• Task: Repeat the passage of the piece on birds and a hard early spring starting with "On May 13th, I" and going on through "depresses bug productivity.", word for word.

• Excerpt to read:
Birds and a Really Hard Early Spring

By Bob Engel
Marlboro College Professor Emeritus of Biology and Environmental Science

We suffered through the first two weeks of May here in New England. The jet stream warped to the south in such a way that anything cold and lousy in Eastern Canada came our way day, after day. Further, because the jet stream bends back north a bit east of us, we had to deal with a late nor’easter that has crept up the coast, pulling even more cold air down from Canada. As a result, we were gifted with an inch and a half of snow the morning of May 14 in Marlboro. Oh, rapture! Both April and the first half of May have been challenging!

Blackthroat, drawing by Gustav Mützel

Blackthroat, drawing by Gustav Mützel

On May 13th, I happened to be in Grafton and noted a temperature that was about eight degrees warmer than the Arctic of Marlboro. And the birds were more common — they felt the weather, too. What kinds of migratory birds are hit hard with a late and cold May? It’s really pretty simple: those birds that depend on active insects are hit harder when cold weather depresses bug productivity. 

One of our early, insect-dependent birds include tree swallows. There are a couple of nest boxes at our place and the swallows use them every year. Frequently, all of this starts in late April, with the swallows feeding on the wing in our field. This year, they tried to get started on one or two isolated warmer days. They have had to retreat to somewhere, giving up on Marlboro. As I write this, it's the middle of May, it’s late morning, and the temperature is a measly 42 degrees. Not a single insect in view and, therefore, no swallows, either. I expect them back next Wednesday. Warm enough for bugs and productive enough for mobile, feeding swallows. Nesting might be started this Thursday, with a predicted high of eighty degrees! This projected balmy stuff will be a week or two later than usual.

Saved data entries:
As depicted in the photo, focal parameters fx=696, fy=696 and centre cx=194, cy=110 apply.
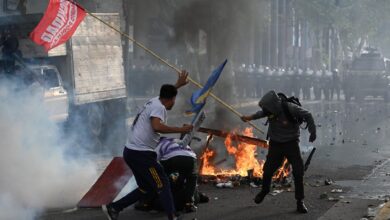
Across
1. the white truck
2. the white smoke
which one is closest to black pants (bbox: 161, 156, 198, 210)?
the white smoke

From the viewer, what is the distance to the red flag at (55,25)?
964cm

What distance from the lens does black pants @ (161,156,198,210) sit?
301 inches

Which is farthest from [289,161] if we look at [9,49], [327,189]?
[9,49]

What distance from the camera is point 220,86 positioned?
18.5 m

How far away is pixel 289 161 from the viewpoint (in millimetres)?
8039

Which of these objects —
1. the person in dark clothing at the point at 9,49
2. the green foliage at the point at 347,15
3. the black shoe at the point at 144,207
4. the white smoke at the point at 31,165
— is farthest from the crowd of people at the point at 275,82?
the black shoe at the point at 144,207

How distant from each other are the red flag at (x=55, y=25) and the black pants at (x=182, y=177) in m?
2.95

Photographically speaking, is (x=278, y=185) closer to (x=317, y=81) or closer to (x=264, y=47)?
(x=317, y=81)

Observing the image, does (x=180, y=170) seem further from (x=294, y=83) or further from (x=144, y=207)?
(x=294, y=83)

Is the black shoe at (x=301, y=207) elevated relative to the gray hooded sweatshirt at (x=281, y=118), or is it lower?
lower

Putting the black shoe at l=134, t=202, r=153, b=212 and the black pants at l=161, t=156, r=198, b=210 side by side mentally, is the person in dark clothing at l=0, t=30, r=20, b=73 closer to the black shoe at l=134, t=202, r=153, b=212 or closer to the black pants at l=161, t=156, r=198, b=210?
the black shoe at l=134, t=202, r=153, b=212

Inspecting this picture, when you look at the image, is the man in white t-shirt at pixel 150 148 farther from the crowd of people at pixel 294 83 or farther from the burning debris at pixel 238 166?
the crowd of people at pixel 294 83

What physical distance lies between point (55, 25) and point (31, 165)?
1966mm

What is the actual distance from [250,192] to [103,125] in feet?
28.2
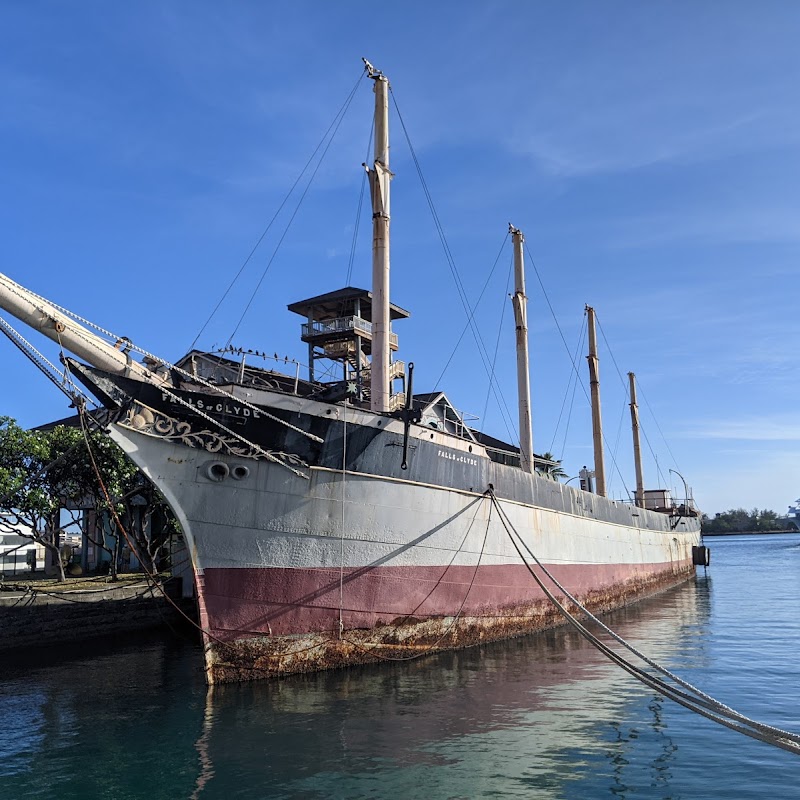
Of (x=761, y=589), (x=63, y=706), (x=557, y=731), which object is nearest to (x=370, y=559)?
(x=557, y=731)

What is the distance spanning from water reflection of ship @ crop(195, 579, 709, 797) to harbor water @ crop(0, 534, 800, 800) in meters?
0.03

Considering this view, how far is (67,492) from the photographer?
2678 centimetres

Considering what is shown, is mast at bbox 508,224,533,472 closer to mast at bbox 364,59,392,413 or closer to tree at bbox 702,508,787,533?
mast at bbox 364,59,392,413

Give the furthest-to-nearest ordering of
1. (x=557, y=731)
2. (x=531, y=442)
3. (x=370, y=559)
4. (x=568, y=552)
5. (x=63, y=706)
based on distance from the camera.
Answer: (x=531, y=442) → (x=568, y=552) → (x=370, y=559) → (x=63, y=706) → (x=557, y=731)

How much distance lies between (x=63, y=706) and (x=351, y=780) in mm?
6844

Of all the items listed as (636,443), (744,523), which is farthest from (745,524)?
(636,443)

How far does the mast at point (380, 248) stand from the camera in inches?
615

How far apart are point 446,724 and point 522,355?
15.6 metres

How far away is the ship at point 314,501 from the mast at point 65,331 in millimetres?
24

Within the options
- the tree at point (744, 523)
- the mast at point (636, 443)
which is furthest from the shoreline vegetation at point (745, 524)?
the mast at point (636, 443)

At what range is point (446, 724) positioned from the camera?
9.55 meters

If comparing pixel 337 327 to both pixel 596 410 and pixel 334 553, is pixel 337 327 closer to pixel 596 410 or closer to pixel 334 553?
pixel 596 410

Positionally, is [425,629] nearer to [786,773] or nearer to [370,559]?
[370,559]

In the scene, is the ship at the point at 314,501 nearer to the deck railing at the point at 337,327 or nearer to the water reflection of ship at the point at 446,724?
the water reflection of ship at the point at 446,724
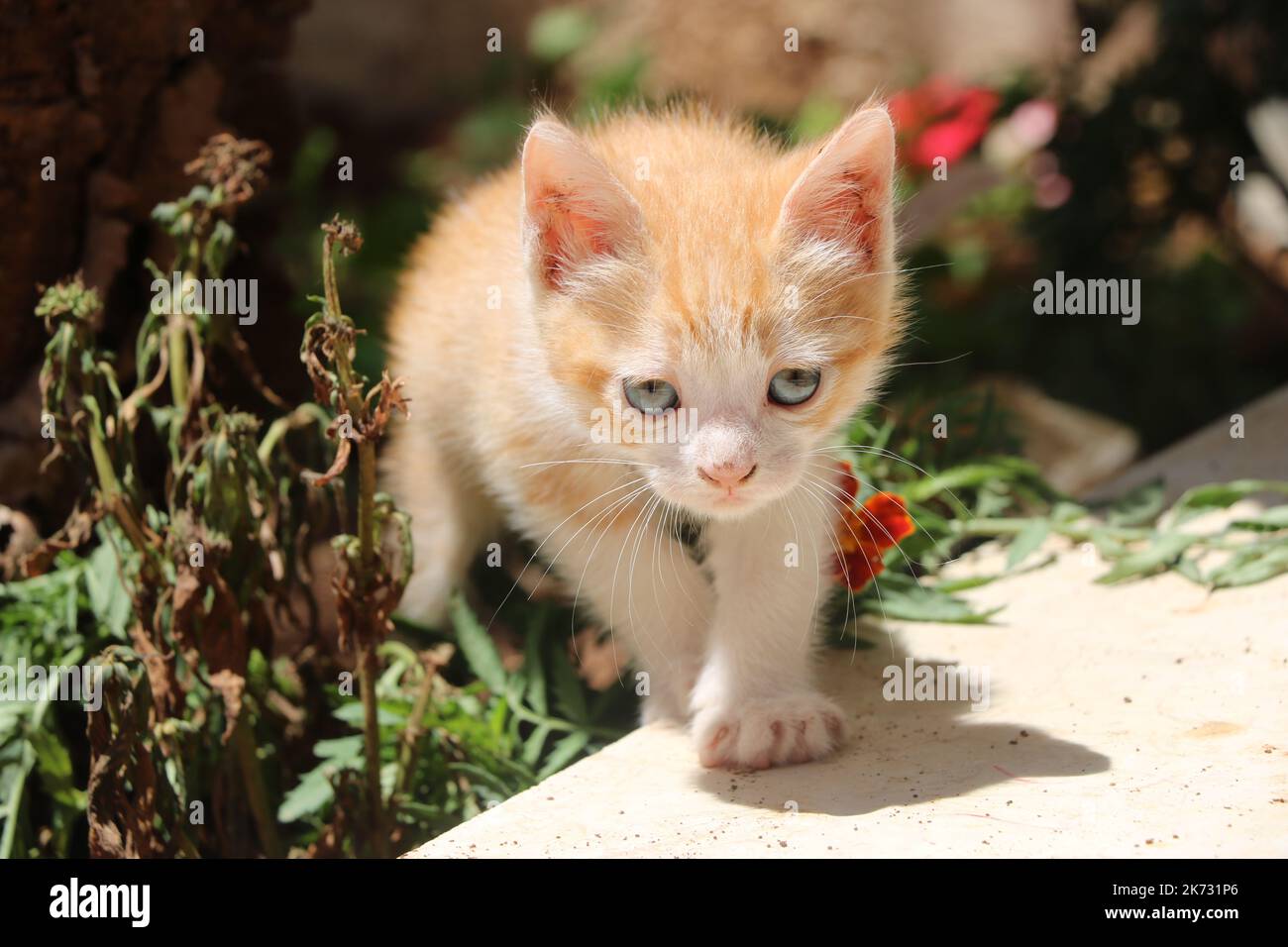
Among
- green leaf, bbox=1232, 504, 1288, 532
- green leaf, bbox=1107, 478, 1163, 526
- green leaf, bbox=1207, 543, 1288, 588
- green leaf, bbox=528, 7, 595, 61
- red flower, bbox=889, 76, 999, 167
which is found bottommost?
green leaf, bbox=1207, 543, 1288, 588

• Result:
On May 13th, I happened to be in Grafton and noted a temperature that was about eight degrees warmer than the Arctic of Marlboro. And the birds were more common — they felt the weather, too. What kinds of migratory birds are hit hard with a late and cold May? It’s really pretty simple: those birds that depend on active insects are hit harder when cold weather depresses bug productivity.